**Task description**
Reproduce exactly the lines from the one containing "Is the grass" through the last line of the records below, both included, and nothing else.

____ Supplied data

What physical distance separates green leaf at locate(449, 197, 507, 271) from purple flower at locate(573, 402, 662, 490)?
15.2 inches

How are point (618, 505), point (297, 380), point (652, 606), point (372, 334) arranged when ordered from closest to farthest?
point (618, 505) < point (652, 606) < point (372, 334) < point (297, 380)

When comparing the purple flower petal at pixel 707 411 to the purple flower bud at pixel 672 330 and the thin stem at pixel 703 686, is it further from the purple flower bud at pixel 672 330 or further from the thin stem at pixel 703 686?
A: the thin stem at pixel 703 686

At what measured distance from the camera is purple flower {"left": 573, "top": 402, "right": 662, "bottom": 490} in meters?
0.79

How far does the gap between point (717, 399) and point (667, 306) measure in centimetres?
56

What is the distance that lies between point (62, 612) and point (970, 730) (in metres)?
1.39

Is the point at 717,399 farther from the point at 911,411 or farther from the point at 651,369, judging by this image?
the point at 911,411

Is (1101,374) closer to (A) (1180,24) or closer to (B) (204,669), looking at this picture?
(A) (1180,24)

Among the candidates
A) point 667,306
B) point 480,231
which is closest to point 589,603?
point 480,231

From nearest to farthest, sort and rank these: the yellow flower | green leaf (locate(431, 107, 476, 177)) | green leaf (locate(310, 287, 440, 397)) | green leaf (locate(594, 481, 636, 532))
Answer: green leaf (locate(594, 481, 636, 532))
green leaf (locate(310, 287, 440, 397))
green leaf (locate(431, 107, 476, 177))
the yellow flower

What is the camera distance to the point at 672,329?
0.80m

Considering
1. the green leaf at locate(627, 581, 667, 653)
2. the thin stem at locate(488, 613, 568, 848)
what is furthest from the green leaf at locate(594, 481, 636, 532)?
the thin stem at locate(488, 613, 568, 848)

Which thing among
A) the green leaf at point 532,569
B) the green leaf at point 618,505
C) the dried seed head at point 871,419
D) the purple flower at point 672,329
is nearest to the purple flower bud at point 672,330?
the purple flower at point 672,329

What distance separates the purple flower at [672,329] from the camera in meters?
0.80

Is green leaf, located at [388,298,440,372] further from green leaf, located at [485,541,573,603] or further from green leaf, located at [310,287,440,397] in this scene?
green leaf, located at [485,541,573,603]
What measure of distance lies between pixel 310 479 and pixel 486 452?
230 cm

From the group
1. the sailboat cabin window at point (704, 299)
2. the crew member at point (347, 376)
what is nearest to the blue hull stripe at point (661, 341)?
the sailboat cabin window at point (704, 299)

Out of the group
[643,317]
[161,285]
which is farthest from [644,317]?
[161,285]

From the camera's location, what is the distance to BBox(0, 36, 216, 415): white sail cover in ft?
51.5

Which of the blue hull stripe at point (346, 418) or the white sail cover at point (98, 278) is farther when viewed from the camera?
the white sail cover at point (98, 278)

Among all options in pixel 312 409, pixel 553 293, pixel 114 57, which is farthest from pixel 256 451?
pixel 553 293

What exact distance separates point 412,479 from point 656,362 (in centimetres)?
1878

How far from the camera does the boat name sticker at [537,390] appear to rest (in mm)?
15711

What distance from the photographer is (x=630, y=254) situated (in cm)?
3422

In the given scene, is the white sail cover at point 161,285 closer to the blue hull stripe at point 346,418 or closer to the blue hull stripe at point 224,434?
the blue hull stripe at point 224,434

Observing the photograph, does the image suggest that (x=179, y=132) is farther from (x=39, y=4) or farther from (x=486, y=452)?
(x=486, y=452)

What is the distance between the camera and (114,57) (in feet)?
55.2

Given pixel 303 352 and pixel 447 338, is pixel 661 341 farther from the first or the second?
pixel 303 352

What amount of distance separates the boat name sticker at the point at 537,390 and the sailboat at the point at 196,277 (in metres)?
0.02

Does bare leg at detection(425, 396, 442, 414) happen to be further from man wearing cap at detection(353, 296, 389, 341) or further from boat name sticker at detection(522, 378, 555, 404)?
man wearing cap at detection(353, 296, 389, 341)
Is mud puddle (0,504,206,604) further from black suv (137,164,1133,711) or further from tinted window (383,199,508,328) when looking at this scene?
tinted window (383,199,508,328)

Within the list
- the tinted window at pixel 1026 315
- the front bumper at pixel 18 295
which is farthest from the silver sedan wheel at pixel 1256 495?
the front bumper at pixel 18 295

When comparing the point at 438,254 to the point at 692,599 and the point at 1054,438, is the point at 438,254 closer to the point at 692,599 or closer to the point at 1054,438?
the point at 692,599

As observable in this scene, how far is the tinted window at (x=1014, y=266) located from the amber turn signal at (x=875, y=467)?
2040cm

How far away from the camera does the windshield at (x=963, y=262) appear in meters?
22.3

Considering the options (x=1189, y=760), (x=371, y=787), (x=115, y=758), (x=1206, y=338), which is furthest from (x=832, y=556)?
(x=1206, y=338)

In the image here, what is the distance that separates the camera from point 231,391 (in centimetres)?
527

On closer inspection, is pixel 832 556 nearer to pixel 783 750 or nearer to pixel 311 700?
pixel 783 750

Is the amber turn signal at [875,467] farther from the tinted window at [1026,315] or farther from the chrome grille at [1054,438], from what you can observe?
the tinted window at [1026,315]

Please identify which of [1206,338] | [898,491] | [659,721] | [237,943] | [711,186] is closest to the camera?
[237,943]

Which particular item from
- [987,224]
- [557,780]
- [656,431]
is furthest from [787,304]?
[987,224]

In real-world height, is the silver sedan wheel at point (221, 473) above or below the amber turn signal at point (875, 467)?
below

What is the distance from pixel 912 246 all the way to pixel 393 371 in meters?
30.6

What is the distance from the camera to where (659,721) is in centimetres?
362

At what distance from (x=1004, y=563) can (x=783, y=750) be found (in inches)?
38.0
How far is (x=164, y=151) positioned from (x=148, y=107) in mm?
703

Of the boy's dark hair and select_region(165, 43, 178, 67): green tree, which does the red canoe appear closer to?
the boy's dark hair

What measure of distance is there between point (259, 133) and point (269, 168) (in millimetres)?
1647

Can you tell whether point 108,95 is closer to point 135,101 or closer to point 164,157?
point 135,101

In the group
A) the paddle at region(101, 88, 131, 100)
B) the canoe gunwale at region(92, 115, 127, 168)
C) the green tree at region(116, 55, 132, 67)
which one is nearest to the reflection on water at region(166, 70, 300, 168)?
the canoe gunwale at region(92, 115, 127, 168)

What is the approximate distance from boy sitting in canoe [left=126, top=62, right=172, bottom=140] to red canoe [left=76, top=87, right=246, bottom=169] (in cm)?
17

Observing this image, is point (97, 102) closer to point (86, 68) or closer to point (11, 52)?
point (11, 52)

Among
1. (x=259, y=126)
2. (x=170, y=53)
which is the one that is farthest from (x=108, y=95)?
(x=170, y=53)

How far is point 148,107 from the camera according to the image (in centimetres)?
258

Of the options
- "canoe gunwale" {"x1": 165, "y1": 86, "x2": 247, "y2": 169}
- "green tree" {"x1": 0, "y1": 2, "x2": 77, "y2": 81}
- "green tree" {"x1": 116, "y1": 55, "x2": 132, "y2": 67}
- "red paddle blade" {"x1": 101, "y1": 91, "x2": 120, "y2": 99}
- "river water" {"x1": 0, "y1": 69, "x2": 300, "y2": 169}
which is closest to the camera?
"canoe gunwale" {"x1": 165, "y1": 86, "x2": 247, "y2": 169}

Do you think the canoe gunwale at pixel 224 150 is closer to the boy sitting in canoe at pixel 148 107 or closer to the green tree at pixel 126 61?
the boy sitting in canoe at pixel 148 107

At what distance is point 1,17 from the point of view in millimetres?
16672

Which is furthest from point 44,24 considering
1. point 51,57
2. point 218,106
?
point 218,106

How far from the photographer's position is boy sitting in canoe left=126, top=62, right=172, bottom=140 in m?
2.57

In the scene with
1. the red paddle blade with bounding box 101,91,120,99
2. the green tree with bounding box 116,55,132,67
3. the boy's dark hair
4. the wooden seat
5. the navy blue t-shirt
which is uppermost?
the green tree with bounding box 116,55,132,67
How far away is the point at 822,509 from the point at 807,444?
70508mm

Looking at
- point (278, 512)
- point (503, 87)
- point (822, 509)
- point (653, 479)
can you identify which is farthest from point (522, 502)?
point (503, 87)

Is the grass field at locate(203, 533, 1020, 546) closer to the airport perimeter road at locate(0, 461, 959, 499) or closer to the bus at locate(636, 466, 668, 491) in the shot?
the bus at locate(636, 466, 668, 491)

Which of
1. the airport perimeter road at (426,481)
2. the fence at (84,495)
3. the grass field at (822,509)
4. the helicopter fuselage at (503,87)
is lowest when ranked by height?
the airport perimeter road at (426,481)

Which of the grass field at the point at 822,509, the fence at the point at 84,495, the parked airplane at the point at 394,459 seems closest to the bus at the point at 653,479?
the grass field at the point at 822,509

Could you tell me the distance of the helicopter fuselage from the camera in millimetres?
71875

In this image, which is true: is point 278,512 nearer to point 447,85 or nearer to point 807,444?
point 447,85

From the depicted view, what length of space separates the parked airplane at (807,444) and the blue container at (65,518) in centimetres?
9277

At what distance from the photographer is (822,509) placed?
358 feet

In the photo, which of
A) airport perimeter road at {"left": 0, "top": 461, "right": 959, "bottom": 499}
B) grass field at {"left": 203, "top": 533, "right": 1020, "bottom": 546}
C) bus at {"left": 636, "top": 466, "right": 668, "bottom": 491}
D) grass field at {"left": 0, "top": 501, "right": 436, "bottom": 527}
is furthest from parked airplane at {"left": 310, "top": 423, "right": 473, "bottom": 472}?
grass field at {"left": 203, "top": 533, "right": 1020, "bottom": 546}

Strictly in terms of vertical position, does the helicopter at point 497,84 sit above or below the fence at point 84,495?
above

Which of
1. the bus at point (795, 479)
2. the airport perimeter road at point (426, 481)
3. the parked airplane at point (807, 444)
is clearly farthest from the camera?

________

**Answer to this problem**
Is the grass field at locate(203, 533, 1020, 546) closer to the airport perimeter road at locate(0, 461, 959, 499) or closer to the bus at locate(636, 466, 668, 491) in the shot?
the bus at locate(636, 466, 668, 491)

Which of
1. the airport perimeter road at (426,481)
2. the fence at (84,495)
3. the grass field at (822,509)
4. the helicopter fuselage at (503,87)
is lowest when ranked by height?
the airport perimeter road at (426,481)

Which of the grass field at the point at 822,509, the fence at the point at 84,495, the parked airplane at the point at 394,459 seems closest to the bus at the point at 653,479?
the grass field at the point at 822,509

Could you tell me the distance of the helicopter fuselage from the camera in millimetres?
71875

In this image, which is true: is point 278,512 nearer to point 447,85 or nearer to point 807,444?
point 447,85

From the depicted view, what length of space separates the parked airplane at (807,444) and the blue container at (65,518) in centimetres?
9277

At what distance from the photographer is (822,509) placed?
358 feet

In the photo, which of
A) airport perimeter road at {"left": 0, "top": 461, "right": 959, "bottom": 499}
B) grass field at {"left": 203, "top": 533, "right": 1020, "bottom": 546}
C) bus at {"left": 636, "top": 466, "right": 668, "bottom": 491}
D) grass field at {"left": 0, "top": 501, "right": 436, "bottom": 527}
is furthest from parked airplane at {"left": 310, "top": 423, "right": 473, "bottom": 472}?
grass field at {"left": 203, "top": 533, "right": 1020, "bottom": 546}

Strictly in terms of vertical position, does the helicopter at point 497,84 sit above or below the fence at point 84,495?
above

Which of
1. the bus at point (795, 479)
2. the airport perimeter road at point (426, 481)
3. the parked airplane at point (807, 444)
is clearly farthest from the camera?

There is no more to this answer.